Task to carry out:
Return the entries below exactly as written.

Data excerpts:
═══

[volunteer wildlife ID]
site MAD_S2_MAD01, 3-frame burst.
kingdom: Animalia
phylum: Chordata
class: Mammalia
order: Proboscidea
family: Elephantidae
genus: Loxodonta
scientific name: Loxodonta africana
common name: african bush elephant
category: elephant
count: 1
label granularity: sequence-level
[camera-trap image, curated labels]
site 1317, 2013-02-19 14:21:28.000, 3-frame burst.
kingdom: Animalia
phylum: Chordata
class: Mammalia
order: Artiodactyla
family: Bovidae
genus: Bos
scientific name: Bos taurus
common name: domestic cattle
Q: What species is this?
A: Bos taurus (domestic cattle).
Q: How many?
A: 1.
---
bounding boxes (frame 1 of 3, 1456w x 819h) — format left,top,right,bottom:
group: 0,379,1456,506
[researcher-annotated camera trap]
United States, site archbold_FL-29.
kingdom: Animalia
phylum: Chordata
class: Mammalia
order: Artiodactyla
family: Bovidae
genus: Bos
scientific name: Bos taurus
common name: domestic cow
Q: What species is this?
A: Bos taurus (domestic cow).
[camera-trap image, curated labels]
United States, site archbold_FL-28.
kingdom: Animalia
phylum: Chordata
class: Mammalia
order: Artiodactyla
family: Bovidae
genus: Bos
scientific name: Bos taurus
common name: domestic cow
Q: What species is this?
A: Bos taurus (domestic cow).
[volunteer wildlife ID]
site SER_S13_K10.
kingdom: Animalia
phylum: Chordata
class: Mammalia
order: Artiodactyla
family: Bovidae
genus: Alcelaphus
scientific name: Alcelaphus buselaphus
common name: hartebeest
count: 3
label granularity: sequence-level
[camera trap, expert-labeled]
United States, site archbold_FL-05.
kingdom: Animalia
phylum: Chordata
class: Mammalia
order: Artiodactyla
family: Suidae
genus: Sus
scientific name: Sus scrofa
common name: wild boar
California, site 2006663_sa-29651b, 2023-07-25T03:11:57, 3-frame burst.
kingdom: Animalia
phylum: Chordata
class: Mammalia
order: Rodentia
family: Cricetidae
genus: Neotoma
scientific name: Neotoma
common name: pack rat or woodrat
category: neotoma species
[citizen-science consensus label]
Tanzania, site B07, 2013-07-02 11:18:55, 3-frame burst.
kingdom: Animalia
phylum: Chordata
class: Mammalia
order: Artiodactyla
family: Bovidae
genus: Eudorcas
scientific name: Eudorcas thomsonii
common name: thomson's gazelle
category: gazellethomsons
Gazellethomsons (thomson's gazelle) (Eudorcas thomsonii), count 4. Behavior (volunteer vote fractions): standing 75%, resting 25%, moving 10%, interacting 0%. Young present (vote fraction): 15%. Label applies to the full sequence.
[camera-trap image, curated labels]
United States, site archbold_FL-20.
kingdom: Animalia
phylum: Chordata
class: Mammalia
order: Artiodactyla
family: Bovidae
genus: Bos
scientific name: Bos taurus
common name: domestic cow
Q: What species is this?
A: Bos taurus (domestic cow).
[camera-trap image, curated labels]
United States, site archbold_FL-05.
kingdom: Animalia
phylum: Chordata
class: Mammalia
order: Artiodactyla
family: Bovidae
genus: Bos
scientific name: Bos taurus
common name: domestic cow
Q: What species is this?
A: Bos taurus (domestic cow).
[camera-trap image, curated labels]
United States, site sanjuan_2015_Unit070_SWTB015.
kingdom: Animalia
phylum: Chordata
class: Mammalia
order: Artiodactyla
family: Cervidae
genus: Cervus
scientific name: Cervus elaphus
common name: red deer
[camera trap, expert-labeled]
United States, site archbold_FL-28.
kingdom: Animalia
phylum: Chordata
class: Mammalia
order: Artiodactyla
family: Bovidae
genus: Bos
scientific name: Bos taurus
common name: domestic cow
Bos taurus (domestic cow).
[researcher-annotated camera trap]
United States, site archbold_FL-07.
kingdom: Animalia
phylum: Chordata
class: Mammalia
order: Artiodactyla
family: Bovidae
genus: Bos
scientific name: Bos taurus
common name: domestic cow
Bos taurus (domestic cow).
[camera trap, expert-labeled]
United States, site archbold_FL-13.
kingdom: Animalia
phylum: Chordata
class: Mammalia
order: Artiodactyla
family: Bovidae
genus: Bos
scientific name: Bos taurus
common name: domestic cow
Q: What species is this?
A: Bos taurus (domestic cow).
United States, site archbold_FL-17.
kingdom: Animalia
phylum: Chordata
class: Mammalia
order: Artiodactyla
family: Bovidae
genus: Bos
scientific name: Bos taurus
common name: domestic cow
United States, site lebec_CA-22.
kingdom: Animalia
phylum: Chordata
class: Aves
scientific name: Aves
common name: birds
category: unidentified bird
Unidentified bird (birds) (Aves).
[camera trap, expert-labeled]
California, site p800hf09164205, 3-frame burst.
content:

═══

Result for this task:
[volunteer wildlife ID]
site MAD_S2_MAD01, 3-frame burst.
kingdom: Animalia
phylum: Chordata
class: Mammalia
order: Proboscidea
family: Elephantidae
genus: Loxodonta
scientific name: Loxodonta africana
common name: african bush elephant
category: elephant
count: 1
label granularity: sequence-level
[camera-trap image, curated labels]
site 1317, 2013-02-19 14:21:28.000, 3-frame burst.
kingdom: Animalia
phylum: Chordata
class: Mammalia
order: Artiodactyla
family: Bovidae
genus: Bos
scientific name: Bos taurus
common name: domestic cattle
Q: What species is this?
A: Bos taurus (domestic cattle).
Q: How many?
A: 1.
---
bounding boxes (frame 1 of 3, 1456w x 819h) — format left,top,right,bottom:
group: 0,379,1456,506
[researcher-annotated camera trap]
United States, site archbold_FL-29.
kingdom: Animalia
phylum: Chordata
class: Mammalia
order: Artiodactyla
family: Bovidae
genus: Bos
scientific name: Bos taurus
common name: domestic cow
Q: What species is this?
A: Bos taurus (domestic cow).
[camera-trap image, curated labels]
United States, site archbold_FL-28.
kingdom: Animalia
phylum: Chordata
class: Mammalia
order: Artiodactyla
family: Bovidae
genus: Bos
scientific name: Bos taurus
common name: domestic cow
Q: What species is this?
A: Bos taurus (domestic cow).
[volunteer wildlife ID]
site SER_S13_K10.
kingdom: Animalia
phylum: Chordata
class: Mammalia
order: Artiodactyla
family: Bovidae
genus: Alcelaphus
scientific name: Alcelaphus buselaphus
common name: hartebeest
count: 3
label granularity: sequence-level
[camera trap, expert-labeled]
United States, site archbold_FL-05.
kingdom: Animalia
phylum: Chordata
class: Mammalia
order: Artiodactyla
family: Suidae
genus: Sus
scientific name: Sus scrofa
common name: wild boar
California, site 2006663_sa-29651b, 2023-07-25T03:11:57, 3-frame burst.
kingdom: Animalia
phylum: Chordata
class: Mammalia
order: Rodentia
family: Cricetidae
genus: Neotoma
scientific name: Neotoma
common name: pack rat or woodrat
category: neotoma species
[citizen-science consensus label]
Tanzania, site B07, 2013-07-02 11:18:55, 3-frame burst.
kingdom: Animalia
phylum: Chordata
class: Mammalia
order: Artiodactyla
family: Bovidae
genus: Eudorcas
scientific name: Eudorcas thomsonii
common name: thomson's gazelle
category: gazellethomsons
Gazellethomsons (thomson's gazelle) (Eudorcas thomsonii), count 4. Behavior (volunteer vote fractions): standing 75%, resting 25%, moving 10%, interacting 0%. Young present (vote fraction): 15%. Label applies to the full sequence.
[camera-trap image, curated labels]
United States, site archbold_FL-20.
kingdom: Animalia
phylum: Chordata
class: Mammalia
order: Artiodactyla
family: Bovidae
genus: Bos
scientific name: Bos taurus
common name: domestic cow
Q: What species is this?
A: Bos taurus (domestic cow).
[camera-trap image, curated labels]
United States, site archbold_FL-05.
kingdom: Animalia
phylum: Chordata
class: Mammalia
order: Artiodactyla
family: Bovidae
genus: Bos
scientific name: Bos taurus
common name: domestic cow
Q: What species is this?
A: Bos taurus (domestic cow).
[camera-trap image, curated labels]
United States, site sanjuan_2015_Unit070_SWTB015.
kingdom: Animalia
phylum: Chordata
class: Mammalia
order: Artiodactyla
family: Cervidae
genus: Cervus
scientific name: Cervus elaphus
common name: red deer
[camera trap, expert-labeled]
United States, site archbold_FL-28.
kingdom: Animalia
phylum: Chordata
class: Mammalia
order: Artiodactyla
family: Bovidae
genus: Bos
scientific name: Bos taurus
common name: domestic cow
Bos taurus (domestic cow).
[researcher-annotated camera trap]
United States, site archbold_FL-07.
kingdom: Animalia
phylum: Chordata
class: Mammalia
order: Artiodactyla
family: Bovidae
genus: Bos
scientific name: Bos taurus
common name: domestic cow
Bos taurus (domestic cow).
[camera trap, expert-labeled]
United States, site archbold_FL-13.
kingdom: Animalia
phylum: Chordata
class: Mammalia
order: Artiodactyla
family: Bovidae
genus: Bos
scientific name: Bos taurus
common name: domestic cow
Q: What species is this?
A: Bos taurus (domestic cow).
United States, site archbold_FL-17.
kingdom: Animalia
phylum: Chordata
class: Mammalia
order: Artiodactyla
family: Bovidae
genus: Bos
scientific name: Bos taurus
common name: domestic cow
United States, site lebec_CA-22.
kingdom: Animalia
phylum: Chordata
class: Aves
scientific name: Aves
common name: birds
category: unidentified bird
Unidentified bird (birds) (Aves).
[camera trap, expert-labeled]
California, site p800hf09164205, 3-frame burst.
content:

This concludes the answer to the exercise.